→ What to work on
Rewrite the material as a Markdown table with the columns Row and Line, starting with the line containing "What is the separation" and going on through the last line of the material, leaving out blank lines.
** BEGIN Extracted entries **
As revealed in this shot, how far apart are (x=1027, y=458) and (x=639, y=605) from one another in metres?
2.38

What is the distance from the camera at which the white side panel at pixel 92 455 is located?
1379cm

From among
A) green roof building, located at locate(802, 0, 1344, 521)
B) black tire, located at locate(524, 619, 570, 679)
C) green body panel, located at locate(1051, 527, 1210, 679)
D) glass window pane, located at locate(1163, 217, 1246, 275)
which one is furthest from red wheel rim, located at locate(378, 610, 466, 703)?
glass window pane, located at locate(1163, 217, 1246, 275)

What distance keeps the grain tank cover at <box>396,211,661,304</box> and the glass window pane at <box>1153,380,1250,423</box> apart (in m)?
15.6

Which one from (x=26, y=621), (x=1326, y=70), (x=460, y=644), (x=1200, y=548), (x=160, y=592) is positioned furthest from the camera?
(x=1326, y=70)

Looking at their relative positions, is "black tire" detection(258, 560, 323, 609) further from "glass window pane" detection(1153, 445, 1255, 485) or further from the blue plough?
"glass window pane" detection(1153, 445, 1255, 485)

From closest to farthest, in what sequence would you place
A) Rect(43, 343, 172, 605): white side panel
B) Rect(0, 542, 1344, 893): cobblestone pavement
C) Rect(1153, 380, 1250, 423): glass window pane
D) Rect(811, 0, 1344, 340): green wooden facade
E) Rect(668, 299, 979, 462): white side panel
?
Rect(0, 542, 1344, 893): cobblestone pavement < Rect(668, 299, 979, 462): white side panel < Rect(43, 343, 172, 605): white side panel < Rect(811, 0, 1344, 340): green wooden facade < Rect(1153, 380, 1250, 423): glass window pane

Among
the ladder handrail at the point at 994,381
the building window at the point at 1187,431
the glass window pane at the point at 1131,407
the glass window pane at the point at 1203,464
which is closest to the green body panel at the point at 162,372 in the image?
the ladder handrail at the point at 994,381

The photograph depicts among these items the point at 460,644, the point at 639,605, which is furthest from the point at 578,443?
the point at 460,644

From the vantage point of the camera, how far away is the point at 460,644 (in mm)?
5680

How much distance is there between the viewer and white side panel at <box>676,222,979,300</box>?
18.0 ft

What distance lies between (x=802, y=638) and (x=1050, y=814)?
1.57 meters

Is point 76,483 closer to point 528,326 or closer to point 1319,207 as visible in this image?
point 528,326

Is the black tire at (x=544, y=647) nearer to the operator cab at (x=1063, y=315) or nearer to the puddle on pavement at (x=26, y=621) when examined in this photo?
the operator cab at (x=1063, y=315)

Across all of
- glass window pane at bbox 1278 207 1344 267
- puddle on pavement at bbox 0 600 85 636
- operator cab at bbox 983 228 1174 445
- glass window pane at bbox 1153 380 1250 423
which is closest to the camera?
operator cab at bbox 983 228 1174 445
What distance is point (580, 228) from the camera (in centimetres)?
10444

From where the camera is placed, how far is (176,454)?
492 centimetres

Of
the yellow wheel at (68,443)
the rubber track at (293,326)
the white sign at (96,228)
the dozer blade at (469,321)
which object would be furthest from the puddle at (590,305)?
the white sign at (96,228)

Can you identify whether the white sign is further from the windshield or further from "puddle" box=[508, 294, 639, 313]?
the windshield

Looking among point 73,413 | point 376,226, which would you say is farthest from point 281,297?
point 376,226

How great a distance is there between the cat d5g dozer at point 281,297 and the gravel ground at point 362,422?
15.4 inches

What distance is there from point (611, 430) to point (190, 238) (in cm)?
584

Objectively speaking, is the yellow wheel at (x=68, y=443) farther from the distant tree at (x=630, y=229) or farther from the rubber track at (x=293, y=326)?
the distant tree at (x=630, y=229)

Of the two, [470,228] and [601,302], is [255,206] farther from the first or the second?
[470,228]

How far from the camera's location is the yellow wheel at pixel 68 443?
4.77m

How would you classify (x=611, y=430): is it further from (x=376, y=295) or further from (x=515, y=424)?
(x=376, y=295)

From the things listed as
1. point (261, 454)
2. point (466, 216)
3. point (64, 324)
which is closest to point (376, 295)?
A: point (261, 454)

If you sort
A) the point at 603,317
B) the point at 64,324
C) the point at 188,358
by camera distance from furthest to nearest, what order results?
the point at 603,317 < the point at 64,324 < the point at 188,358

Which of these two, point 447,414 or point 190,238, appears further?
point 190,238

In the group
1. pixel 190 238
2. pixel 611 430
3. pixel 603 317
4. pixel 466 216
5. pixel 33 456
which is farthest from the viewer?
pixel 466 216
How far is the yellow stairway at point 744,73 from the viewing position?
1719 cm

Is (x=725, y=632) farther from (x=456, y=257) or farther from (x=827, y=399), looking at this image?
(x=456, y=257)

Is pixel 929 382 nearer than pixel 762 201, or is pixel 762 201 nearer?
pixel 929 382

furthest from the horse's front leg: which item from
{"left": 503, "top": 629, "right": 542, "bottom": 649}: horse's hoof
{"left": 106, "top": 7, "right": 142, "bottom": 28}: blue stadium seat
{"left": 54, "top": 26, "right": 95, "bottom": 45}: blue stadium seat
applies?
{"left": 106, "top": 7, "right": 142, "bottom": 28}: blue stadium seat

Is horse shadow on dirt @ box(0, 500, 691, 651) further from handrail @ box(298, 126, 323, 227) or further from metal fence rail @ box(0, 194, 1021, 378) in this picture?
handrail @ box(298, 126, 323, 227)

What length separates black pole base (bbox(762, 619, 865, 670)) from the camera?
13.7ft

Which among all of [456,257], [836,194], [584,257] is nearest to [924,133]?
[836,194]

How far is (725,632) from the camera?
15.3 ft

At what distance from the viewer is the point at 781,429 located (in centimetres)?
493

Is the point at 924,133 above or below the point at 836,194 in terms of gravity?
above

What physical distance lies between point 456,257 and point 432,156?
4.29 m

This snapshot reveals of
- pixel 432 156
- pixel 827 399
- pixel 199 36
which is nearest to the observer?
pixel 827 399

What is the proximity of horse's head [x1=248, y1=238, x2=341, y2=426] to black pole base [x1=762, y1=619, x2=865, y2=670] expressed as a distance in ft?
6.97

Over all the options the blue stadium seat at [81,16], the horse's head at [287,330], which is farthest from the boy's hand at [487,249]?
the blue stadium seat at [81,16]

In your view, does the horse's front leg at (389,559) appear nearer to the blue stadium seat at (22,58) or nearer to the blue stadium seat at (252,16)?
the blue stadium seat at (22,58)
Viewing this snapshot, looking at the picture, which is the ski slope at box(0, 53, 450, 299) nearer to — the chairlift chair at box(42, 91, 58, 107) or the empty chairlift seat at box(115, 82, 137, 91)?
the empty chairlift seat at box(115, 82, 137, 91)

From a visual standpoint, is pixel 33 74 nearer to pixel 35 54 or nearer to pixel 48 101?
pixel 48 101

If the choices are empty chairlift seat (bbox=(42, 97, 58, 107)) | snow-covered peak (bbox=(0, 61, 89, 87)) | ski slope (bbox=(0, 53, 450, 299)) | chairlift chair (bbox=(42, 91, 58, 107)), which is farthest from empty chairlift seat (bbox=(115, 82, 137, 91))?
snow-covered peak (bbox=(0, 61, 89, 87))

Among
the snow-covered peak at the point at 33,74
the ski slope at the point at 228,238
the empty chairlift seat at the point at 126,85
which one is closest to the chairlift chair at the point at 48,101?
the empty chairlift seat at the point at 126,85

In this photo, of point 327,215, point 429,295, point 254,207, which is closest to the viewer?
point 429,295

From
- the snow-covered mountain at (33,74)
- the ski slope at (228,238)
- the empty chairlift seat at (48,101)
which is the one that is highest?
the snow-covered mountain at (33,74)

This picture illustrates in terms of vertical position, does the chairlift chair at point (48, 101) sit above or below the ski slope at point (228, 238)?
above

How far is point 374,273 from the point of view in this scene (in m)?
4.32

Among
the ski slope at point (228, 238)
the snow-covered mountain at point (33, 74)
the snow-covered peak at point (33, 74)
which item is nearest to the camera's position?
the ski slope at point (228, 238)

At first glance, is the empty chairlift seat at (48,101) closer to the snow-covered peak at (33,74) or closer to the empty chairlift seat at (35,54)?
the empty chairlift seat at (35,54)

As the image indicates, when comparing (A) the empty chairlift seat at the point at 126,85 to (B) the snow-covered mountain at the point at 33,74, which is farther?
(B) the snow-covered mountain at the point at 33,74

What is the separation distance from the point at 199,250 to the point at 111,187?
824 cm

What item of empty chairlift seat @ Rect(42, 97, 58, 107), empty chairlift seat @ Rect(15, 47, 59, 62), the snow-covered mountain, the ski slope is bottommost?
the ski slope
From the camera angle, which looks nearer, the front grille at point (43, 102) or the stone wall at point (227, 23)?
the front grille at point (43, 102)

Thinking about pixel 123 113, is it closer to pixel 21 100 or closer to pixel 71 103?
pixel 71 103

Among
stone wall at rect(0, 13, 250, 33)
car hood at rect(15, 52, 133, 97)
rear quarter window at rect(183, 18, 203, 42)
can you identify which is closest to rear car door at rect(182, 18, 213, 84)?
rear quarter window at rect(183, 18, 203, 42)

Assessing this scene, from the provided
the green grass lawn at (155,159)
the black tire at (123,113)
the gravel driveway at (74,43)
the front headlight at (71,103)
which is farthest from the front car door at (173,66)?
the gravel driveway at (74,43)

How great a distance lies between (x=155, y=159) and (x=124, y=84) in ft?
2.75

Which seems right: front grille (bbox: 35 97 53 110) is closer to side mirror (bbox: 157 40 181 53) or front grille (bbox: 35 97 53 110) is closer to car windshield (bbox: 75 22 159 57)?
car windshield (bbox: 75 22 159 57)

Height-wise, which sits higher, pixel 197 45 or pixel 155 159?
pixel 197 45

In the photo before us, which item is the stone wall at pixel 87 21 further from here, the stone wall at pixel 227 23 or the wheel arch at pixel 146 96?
** END Extracted entries **
→ Final answer
| Row | Line |
|---|---|
| 1 | What is the separation distance from the point at 199,250 to the point at 111,187? |
| 2 | 824 cm |
| 3 | What item of empty chairlift seat @ Rect(42, 97, 58, 107), empty chairlift seat @ Rect(15, 47, 59, 62), the snow-covered mountain, the ski slope is bottommost? |
| 4 | the ski slope |
| 5 | From the camera angle, which looks nearer, the front grille at point (43, 102) or the stone wall at point (227, 23)? |
| 6 | the front grille at point (43, 102) |
| 7 | Thinking about pixel 123 113, is it closer to pixel 21 100 or closer to pixel 71 103? |
| 8 | pixel 71 103 |
| 9 | Among |
| 10 | stone wall at rect(0, 13, 250, 33) |
| 11 | car hood at rect(15, 52, 133, 97) |
| 12 | rear quarter window at rect(183, 18, 203, 42) |
| 13 | can you identify which is closest to rear car door at rect(182, 18, 213, 84)? |
| 14 | rear quarter window at rect(183, 18, 203, 42) |
| 15 | Assessing this scene, from the provided |
| 16 | the green grass lawn at (155,159) |
| 17 | the black tire at (123,113) |
| 18 | the gravel driveway at (74,43) |
| 19 | the front headlight at (71,103) |
| 20 | which is farthest from the front car door at (173,66)? |
| 21 | the gravel driveway at (74,43) |
| 22 | How great a distance lies between (x=155, y=159) and (x=124, y=84) in ft? |
| 23 | 2.75 |
| 24 | Which seems right: front grille (bbox: 35 97 53 110) is closer to side mirror (bbox: 157 40 181 53) or front grille (bbox: 35 97 53 110) is closer to car windshield (bbox: 75 22 159 57)? |
| 25 | car windshield (bbox: 75 22 159 57) |
| 26 | Height-wise, which sits higher, pixel 197 45 or pixel 155 159? |
| 27 | pixel 197 45 |
| 28 | In the photo before us, which item is the stone wall at pixel 87 21 further from here, the stone wall at pixel 227 23 or the wheel arch at pixel 146 96? |